Saturday, June 14, 2008

Matthieu Mezil Illustrates Use of AsEnumerable() That Mystifies Me

Matthieu’s AsEnumerable: not only to use unsupported methods post of June 13, 2008 discusses the differences in the results of a pair of complex LINQ to SQL Entities queries whose primary difference is use of AsEnumerable() to solve a problem obtaining Order instances with OrderDates in 1998 having French customers together with their Customer instances.

Updated 6/15/2008: See tests with Entity Framework below.
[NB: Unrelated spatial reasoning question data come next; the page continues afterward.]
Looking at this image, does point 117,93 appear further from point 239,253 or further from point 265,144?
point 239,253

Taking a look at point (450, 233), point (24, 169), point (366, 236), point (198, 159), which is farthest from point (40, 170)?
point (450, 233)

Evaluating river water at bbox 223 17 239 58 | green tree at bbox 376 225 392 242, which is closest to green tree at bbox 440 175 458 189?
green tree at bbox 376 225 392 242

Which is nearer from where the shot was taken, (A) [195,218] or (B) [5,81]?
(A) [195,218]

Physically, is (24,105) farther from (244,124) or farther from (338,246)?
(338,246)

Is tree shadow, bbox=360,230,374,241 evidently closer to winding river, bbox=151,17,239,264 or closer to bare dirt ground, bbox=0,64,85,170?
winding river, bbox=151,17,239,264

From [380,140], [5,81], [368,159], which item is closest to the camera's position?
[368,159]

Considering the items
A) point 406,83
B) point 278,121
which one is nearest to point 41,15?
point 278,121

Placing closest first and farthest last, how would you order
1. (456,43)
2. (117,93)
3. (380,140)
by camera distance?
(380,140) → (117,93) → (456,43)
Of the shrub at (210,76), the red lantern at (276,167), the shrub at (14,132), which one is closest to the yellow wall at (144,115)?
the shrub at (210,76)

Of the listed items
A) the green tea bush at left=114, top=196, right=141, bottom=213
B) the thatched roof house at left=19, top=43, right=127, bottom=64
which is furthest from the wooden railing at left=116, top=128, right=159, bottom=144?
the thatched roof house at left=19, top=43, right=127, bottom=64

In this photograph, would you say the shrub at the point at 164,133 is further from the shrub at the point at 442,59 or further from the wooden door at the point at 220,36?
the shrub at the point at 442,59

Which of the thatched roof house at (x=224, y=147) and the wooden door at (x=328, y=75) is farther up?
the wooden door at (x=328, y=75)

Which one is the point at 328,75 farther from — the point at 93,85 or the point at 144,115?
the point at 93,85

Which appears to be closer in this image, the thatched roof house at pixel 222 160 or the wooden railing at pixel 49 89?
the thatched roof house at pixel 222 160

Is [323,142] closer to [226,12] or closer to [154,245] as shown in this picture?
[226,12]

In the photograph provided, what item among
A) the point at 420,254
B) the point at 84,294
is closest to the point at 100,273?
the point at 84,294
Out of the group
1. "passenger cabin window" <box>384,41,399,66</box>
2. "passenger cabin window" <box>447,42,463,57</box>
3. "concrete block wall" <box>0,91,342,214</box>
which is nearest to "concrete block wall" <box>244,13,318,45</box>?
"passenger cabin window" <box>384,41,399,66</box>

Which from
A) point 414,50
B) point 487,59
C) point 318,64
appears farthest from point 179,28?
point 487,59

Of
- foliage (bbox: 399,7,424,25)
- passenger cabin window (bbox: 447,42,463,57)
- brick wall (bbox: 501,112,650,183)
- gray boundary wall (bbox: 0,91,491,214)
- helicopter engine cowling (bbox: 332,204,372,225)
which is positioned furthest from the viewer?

I would have used a LINQ to SQL or LINQ to Entities query with the results shown here in LINQPad to retrieve the Order/Customer instances with LINQ to SQL:

The preceding query generated the following T-SQL batch:

SELECT [t0].[OrderID], [t0].[CustomerID], [t0].[EmployeeID], [t0].[OrderDate], [t0].[RequiredDate], [t0].[ShippedDate], [t0].[ShipVia], [t0].[Freight], [t0].[ShipName], [t0].[ShipAddress], [t0].[ShipCity], [t0].[ShipRegion], [t0].[ShipPostalCode], [t0].[ShipCountry], [t2].[test], [t2].[CustomerID] AS [CustomerID2], [t2].[CompanyName], [t2].[ContactName], [t2].[ContactTitle], [t2].[Address], [t2].[City], [t2].[Region], [t2].[PostalCode], [t2].[Country], [t2].[Phone], [t2].[Fax]
FROM [Orders] AS [t0]
LEFT OUTER JOIN (
    SELECT 1 AS [test], [t1].[CustomerID], [t1].[CompanyName], [t1].[ContactName], [t1].[ContactTitle], [t1].[Address], [t1].[City], [t1].[Region], [t1].[PostalCode], [t1].[Country], [t1].[Phone], [t1].[Fax]
    FROM [Customers] AS [t1]
    ) AS [t2] ON [t2].[CustomerID] = [t0].[CustomerID]
WHERE (DATEPART(Year, [t0].[OrderDate]) >= @p0) AND ([t2].[Country] = @p1)
-- @p0: Input Int (Size = 0; Prec = 0; Scale = 0) [1998]
-- @p1: Input NVarChar (Size = 6; Prec = 0; Scale = 0) [France]
-- Context: SqlProvider(Sql2005) Model: AttributedMetaModel Build: 3.5.30428.1

That batch returned the following result in SQL Server Management Studio:

which looked correct to me.

I wasn’t able to execute Matthieu’s queries in LINQPad, but I did execute his two T-SQL queries in SQL Server Mangement Studio.

Here’s the first result, which doesn’t apply the Country = ‘France’ constraint:

And here’s the second batch’s result set from the query that added AsEnumerable():

Which is a LEFT OUTER JOIN and doesn’t look to me like what Matthieu said he was looking for.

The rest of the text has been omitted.